_EXERCISE DETAILS_
Please read the award announcement: how much money does each Community Spirit Award winner receive?

-- START DOCUMENT SECTION --

Employees recognized with corporate award for volunteerism, community involvement

 

Each year, MDU Resources honors employees who make outstanding contributions to its companies and the communities we serve.

For 2023, five employees have been recognized with the Community Spirit Award, which recognizes employees who are actively involved in their community. Each winner receives $1,000, plus $1,000 is given to a qualified charity of the winner’s choice. 

2023 Community Spirit Award winners


Nicole Carpenter
Project manager,
Bombard Electric, LLC
Las Vegas, Nevada

Carpenter, a project engineer, leads the charge when it comes to organizing and overseeing Bombard Electric’s commitment to the community. She is passionate about ensuring Las Vegas’ homeless are not forgotten, particularly around the holidays.

In 2023, Carpenter organized a company donation drive to collect clothing, food and basic essentials for the Las Vegas Rescue Mission. She also leads continual efforts to gather donations for Project 150, a local organization that focuses on helping homeless teens, providing everything from clothing to basic essentials.

-- END DOCUMENT SECTION --
-- START RECORDED INFORMATION --

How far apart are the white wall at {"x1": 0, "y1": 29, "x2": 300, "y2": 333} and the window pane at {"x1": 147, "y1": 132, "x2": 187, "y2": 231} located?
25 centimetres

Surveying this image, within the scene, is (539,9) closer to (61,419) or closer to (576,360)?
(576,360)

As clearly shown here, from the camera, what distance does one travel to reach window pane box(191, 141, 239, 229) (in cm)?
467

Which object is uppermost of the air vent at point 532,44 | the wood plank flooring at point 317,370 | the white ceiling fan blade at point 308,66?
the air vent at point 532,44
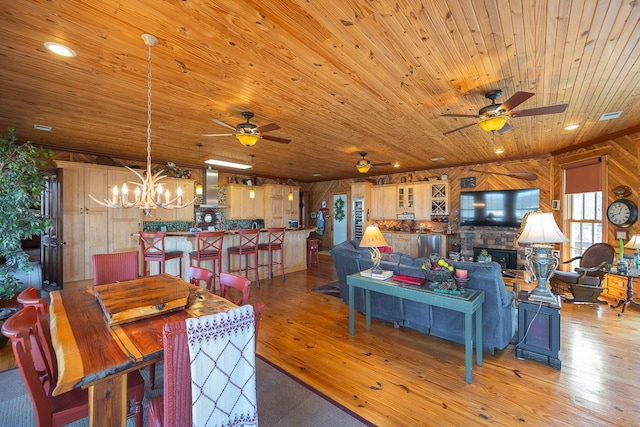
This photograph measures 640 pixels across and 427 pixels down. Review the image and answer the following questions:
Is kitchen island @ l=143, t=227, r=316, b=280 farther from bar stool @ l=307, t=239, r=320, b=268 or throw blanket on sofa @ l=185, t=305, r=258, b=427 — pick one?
throw blanket on sofa @ l=185, t=305, r=258, b=427

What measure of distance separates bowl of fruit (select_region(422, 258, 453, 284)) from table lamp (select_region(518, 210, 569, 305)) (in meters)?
0.82

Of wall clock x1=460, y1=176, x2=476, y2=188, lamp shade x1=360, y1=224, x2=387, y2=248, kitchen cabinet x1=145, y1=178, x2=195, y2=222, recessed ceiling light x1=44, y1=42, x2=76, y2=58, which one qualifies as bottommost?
lamp shade x1=360, y1=224, x2=387, y2=248

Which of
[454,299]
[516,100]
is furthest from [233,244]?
[516,100]

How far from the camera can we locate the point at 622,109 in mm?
3424

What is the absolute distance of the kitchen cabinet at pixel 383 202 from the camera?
→ 830 centimetres

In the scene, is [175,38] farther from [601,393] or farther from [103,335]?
[601,393]

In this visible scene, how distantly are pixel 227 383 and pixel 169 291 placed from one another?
4.23ft

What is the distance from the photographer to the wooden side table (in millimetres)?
2632

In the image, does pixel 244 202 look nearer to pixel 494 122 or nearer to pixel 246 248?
pixel 246 248

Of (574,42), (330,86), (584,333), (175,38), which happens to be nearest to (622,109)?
(574,42)

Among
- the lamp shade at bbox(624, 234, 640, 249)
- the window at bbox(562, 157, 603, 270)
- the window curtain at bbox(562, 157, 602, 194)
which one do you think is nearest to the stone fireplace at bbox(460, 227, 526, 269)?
the window at bbox(562, 157, 603, 270)

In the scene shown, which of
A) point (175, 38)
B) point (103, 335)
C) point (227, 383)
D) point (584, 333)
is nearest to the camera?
point (227, 383)

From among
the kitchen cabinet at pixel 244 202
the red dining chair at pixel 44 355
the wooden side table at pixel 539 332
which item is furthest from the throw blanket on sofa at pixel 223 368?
the kitchen cabinet at pixel 244 202

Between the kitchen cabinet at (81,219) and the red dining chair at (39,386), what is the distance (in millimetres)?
4499
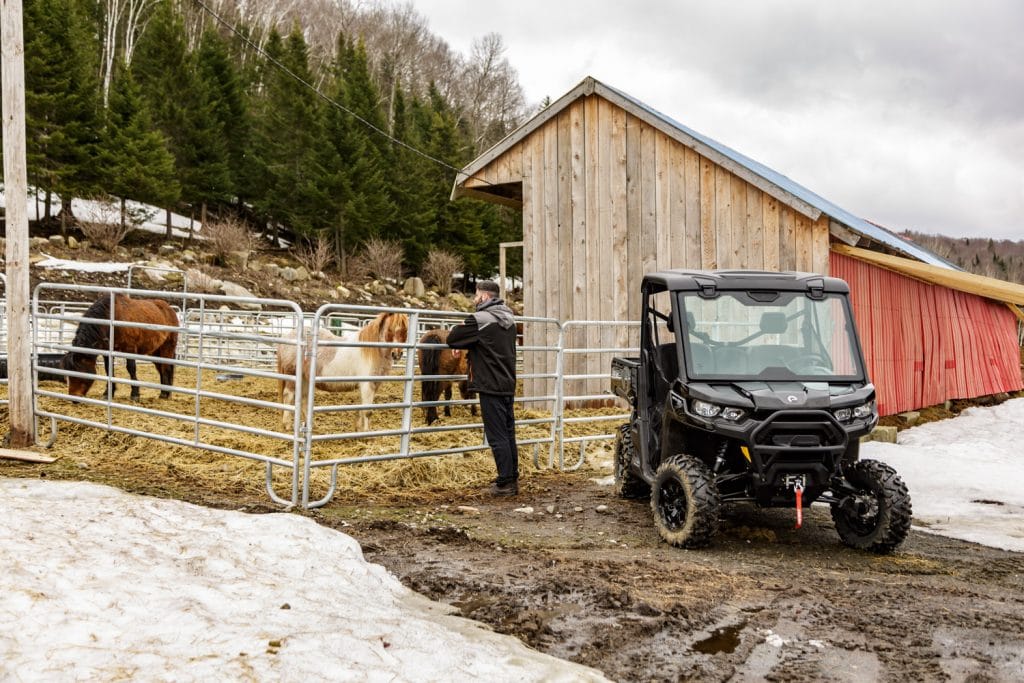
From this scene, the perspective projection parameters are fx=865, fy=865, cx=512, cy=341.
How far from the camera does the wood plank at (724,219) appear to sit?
12094mm

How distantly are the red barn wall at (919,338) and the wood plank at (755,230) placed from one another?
938mm

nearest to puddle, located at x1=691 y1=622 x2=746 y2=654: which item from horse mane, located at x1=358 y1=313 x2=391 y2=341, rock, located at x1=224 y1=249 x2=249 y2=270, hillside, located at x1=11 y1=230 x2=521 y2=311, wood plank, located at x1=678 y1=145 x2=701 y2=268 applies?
horse mane, located at x1=358 y1=313 x2=391 y2=341

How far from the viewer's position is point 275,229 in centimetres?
4275

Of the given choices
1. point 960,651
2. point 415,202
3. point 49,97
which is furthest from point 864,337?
point 415,202

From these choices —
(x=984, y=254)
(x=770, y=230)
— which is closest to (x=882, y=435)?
(x=770, y=230)

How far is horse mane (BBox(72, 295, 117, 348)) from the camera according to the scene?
10812 millimetres

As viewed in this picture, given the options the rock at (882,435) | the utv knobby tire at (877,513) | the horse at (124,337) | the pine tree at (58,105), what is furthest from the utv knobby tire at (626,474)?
the pine tree at (58,105)

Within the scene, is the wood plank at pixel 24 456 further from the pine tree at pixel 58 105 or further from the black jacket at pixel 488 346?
the pine tree at pixel 58 105

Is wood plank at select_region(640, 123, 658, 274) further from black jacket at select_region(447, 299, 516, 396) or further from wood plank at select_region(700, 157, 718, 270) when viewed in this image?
black jacket at select_region(447, 299, 516, 396)

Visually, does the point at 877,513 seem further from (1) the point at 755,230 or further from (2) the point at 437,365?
(2) the point at 437,365

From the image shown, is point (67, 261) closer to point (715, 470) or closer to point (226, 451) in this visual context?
point (226, 451)

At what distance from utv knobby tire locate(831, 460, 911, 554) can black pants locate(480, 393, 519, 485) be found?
9.07ft

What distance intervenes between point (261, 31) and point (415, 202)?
19238mm

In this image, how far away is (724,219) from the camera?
1213cm
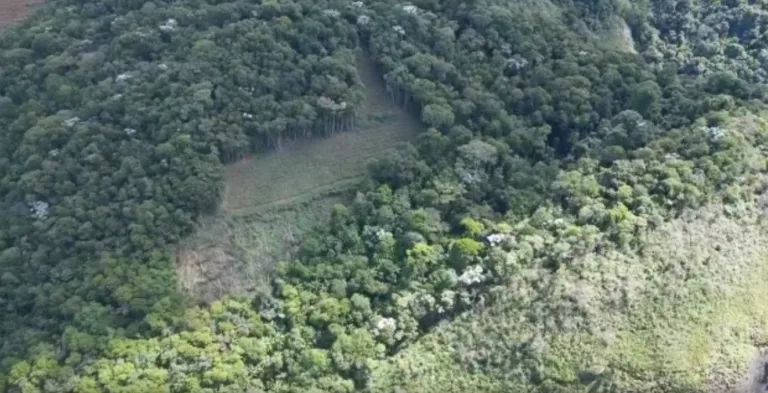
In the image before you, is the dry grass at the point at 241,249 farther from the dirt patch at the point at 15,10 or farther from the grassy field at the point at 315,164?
the dirt patch at the point at 15,10

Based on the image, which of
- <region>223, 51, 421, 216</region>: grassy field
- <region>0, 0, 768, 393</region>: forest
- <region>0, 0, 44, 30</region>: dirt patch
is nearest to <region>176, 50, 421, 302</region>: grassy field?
<region>223, 51, 421, 216</region>: grassy field

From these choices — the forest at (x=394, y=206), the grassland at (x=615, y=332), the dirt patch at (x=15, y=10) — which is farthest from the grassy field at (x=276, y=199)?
the dirt patch at (x=15, y=10)

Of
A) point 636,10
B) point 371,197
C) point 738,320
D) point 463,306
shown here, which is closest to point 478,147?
point 371,197

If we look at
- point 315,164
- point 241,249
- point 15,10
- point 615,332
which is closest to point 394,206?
point 315,164

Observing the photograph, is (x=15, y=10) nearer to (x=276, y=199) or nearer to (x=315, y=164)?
(x=315, y=164)

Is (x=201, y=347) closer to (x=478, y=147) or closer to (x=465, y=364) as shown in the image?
(x=465, y=364)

-- END RECORDED INFORMATION --

_SOLUTION BELOW_
Each winner receives $1,000, and another $1,000 goes to a qualified charity of the winner's choice.